In a July 2013 Washington Post op-ed, Attorney General Holder praised the federal defender program, and emphatically warned of the harm caused by funding cuts. "The federal defender system has consistently served as a model for efficiency and success. ... The majority of criminal cases prosecuted by the Justice Department involve defendants represented by well-qualified, hardworking attorneys from the federal defender offices."

Holder added, "These cuts threaten the integrity of our criminal justice system and impede the ability of our dedicated professionals to ensure due process, provide fair outcomes and guarantee the constitutionally protected rights of every criminal defendant."


The Criminal Justice Act "greatly strengthened the fairness and integrity of our system of justice," says U.S. District Judge Catherine C. Blake, Defender Services Committee chair.

Clarke said the impact of sequestration may take years to undo. Although the program was funded at the requested level in FY 2014, she said many experienced defenders and panel attorneys were lost during sequestration. Some private lawyers no longer accept CJA cases, she added, and some defender organizations have been slow to fill lawyer vacancies, for fear that cuts could occur again.
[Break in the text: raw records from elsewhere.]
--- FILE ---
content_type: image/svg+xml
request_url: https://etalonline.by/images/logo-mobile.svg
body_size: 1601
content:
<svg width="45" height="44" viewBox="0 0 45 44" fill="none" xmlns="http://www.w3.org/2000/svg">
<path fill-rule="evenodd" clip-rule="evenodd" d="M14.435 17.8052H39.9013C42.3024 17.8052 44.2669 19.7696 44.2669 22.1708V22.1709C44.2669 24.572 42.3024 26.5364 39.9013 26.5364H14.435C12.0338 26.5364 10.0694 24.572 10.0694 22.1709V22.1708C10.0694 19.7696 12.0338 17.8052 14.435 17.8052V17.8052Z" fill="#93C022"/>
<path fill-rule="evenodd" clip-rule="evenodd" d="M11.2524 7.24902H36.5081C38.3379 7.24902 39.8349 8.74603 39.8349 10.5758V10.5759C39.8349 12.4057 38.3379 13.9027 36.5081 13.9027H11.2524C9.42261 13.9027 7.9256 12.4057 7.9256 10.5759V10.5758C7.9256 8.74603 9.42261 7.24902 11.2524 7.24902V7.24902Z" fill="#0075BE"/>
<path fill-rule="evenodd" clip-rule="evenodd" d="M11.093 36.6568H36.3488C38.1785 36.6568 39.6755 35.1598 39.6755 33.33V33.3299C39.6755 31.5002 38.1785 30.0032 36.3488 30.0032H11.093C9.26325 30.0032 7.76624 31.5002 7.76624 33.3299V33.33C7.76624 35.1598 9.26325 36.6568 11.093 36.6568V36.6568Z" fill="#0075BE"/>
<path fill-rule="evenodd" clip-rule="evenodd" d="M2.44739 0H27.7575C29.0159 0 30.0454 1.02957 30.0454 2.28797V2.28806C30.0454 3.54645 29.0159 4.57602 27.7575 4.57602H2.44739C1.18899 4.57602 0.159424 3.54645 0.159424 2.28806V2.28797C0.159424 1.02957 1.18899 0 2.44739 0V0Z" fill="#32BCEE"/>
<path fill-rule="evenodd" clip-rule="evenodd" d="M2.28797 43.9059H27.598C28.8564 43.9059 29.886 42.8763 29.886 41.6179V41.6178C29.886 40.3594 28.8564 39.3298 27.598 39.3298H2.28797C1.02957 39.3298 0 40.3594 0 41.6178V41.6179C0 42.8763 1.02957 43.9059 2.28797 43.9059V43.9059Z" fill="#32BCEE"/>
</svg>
Clarke said the Judicial Conference's Defender Services Committee has offered strong support and strategic guidance in negotiating the fiscal crisis. "This knowledgeable group of judges are helping the Defender Services program rebuild after sequestration and developing forward-looking policies to lead this program into the future," Clarke said.

Judge Blake, Defender Services Committee chair, agrees that resources will be critical in coming years. But overall, Blake said, the Criminal Justice Act has "greatly strengthened the law's integrity," and will continue to do so.

"If we are to be in a moral position to punish people for violating the law, we must make sure we uphold and follow the law," Blake said. "The defenders are essential to doing that."